Namibian cricketer (born 1995)

Malan Binneman Kruger (born 12 April 1995) is a Namibian cricketer. A right-handed batsman, Kruger played in the 2014 ICC Under-19 Cricket World Cup.

==Domestic career==
He made his first-class debut for Namibia against South Western Districts, on 30 October 2014. He made his Twenty20 debut for Namibia against South Western Districts, on 2 November 2014.

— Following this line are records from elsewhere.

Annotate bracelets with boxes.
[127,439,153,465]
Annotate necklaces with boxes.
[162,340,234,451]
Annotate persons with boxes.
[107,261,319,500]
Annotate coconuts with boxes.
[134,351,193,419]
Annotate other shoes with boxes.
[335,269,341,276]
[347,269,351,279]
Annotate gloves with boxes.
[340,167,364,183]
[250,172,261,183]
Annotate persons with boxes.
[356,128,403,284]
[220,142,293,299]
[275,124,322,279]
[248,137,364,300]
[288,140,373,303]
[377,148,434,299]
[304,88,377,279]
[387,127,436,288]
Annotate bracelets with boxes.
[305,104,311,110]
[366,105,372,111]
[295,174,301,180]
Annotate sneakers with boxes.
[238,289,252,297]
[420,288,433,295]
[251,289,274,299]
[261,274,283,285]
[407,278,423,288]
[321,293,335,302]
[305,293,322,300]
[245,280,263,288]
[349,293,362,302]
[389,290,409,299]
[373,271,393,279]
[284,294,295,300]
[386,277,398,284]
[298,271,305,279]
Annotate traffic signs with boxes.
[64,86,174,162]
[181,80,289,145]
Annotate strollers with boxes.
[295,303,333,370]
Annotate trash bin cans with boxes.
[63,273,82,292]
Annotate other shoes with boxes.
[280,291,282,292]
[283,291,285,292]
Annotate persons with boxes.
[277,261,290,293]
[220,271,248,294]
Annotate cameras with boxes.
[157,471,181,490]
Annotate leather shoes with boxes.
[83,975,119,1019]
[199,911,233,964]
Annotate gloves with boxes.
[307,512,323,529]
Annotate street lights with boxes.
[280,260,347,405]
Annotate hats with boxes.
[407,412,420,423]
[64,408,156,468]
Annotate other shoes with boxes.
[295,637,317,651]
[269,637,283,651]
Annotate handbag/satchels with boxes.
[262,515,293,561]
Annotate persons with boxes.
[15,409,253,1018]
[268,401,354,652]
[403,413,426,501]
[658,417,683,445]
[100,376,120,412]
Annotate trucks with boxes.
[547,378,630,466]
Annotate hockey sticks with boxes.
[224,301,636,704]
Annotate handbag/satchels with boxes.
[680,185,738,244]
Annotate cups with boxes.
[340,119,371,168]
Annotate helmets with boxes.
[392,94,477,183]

He made his List A debut on 29 March 2022, for Namibia A against the Ireland Wolves in Windhoek.

==International career==
In February 2024, he was named in Namibia's ODI squad for the 2024 Nepal Tri-Nation Series, which was formed part of 2023–2027 ICC Cricket World Cup League 2 and T20I squad for the 2024 Nepal T20I Tri-Nation Series. He made his One Day International debut on 23 February 2024, for Namibia against the Netherlands at Kirtipur. He made his Twenty20 International debut for Namibia against Nepal, on 27 February 2024.

In May 2024, he was named in Namibia’s squad for the 2024 ICC Men's T20 World Cup tournament.

In January 2026, Kruger was named in Namibia's squad for the 2026 T20 World Cup.